Wednesday, November 30, 2011

Marriage stuff

Last night my hubby irritated me and I was mad which doesn’t take much to do with me! But after I just backed off and let myself cool down I was fine and it didn’t bother me so much. When I was lying in bed trying to fall asleep I started to think about that and was proud of myself for coming so far. I used to be the one who would get mad over little things and wanted to argue about it. After arguing for a while I could never really remember what made me so mad in the first place. It made me think about the things I have learned since being with Matt for so long and being married to him.

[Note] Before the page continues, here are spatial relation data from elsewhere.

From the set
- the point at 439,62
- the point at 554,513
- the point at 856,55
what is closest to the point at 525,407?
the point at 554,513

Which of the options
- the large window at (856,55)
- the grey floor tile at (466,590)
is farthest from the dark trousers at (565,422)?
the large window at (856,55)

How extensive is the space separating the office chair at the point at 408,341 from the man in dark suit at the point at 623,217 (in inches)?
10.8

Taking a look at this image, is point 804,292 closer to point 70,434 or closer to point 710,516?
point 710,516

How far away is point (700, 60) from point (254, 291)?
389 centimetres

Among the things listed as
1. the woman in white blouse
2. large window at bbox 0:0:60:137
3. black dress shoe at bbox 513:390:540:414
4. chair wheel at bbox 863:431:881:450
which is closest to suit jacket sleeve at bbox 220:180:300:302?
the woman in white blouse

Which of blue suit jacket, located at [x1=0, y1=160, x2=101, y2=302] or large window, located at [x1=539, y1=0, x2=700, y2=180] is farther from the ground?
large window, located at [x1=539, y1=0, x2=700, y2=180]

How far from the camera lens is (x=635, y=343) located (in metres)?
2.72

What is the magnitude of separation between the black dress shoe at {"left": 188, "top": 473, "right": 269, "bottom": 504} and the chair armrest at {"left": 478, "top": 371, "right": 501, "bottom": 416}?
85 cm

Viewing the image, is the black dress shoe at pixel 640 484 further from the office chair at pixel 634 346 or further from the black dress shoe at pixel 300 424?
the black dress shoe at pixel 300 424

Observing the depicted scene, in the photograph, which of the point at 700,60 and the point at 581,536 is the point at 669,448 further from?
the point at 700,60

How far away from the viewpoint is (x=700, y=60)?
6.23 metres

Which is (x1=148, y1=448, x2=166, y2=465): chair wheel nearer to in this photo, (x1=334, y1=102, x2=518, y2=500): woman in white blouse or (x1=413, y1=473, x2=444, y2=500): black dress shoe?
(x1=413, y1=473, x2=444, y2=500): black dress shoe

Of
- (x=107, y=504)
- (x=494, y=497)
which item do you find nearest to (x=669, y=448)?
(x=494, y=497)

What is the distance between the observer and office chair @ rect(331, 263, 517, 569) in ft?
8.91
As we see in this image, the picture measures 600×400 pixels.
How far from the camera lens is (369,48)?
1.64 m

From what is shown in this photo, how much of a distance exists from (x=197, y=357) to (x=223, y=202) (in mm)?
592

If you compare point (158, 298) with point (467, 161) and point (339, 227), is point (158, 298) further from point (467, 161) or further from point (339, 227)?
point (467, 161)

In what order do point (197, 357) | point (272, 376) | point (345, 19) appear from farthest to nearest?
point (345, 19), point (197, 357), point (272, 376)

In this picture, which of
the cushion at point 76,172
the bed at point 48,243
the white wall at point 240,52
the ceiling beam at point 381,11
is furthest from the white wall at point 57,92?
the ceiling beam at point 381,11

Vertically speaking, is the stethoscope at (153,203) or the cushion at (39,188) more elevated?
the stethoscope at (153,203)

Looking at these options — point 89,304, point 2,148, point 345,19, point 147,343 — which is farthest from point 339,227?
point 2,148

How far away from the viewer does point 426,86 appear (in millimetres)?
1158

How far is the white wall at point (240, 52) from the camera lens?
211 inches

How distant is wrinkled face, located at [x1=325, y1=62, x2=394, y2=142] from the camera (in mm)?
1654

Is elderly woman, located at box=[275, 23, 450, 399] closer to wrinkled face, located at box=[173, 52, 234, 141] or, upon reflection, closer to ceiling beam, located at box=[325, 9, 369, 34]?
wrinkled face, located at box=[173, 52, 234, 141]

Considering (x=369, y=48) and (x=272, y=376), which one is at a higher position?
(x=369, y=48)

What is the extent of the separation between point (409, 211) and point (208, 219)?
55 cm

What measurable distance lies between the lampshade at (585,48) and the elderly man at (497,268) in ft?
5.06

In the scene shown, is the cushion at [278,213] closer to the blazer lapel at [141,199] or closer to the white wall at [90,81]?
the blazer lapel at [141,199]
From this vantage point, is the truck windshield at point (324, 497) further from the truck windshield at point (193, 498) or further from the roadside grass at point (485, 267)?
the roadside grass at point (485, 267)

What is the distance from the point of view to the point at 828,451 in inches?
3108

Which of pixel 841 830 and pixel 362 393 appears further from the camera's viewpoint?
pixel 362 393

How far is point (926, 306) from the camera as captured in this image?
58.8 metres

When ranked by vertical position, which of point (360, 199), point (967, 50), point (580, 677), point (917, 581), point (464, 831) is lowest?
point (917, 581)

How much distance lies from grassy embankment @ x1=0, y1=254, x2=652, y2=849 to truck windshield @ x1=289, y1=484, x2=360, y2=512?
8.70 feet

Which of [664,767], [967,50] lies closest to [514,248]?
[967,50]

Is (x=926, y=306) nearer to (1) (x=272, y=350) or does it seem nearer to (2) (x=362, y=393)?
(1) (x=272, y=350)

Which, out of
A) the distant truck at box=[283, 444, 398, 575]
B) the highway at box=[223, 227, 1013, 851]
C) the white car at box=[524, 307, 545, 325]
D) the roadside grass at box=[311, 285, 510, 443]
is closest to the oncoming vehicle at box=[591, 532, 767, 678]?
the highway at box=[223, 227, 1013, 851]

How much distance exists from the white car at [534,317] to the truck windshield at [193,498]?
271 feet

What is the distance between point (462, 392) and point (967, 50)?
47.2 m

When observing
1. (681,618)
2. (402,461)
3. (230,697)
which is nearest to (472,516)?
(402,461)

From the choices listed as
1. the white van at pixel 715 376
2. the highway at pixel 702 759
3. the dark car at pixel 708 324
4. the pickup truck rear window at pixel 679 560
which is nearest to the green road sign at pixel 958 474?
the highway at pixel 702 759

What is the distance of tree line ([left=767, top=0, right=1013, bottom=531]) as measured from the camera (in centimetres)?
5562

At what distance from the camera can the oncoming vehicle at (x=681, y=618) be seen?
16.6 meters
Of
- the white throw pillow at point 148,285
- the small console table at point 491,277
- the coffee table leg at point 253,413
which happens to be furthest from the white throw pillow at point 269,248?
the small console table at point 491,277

I think the three most important things to a good marriage are communication, respect for each other, and picking your battles.
I would never claim that our marriage is perfect or that I know a lot about being married but I do feel like being with someone for over ten years and married for three of those years qualifies me to talk about this!
Communication was not something we were good at in the beginning because we were both immature and trying to figure things out. I was always honest with Matt and wanted the same back from him. Now I would say we communicate very well and that’s our strongest area of our relationship. I know that when couples stop communication it can lead to issues.
Respecting each other has always been important. I don’t complain about Matt to my friends and never to his family. That will cause issues all around and out of respect for him I do not do this.
Picking your battles is huge. It’s easy to get upset with your partner and want to argue to prove your right but before you know it your two hours into a fight that doesn’t mean anything anymore. I am not saying it’s not okay to argue because I think it’s actually healthy and to disagree and talk it out is normal but starting an argument over everything is not going to make your relationship stronger. I think picking your battles comes with maturity and feeling confident in yourself and your relationship makes it easier to just throw in the towel and let the argument go.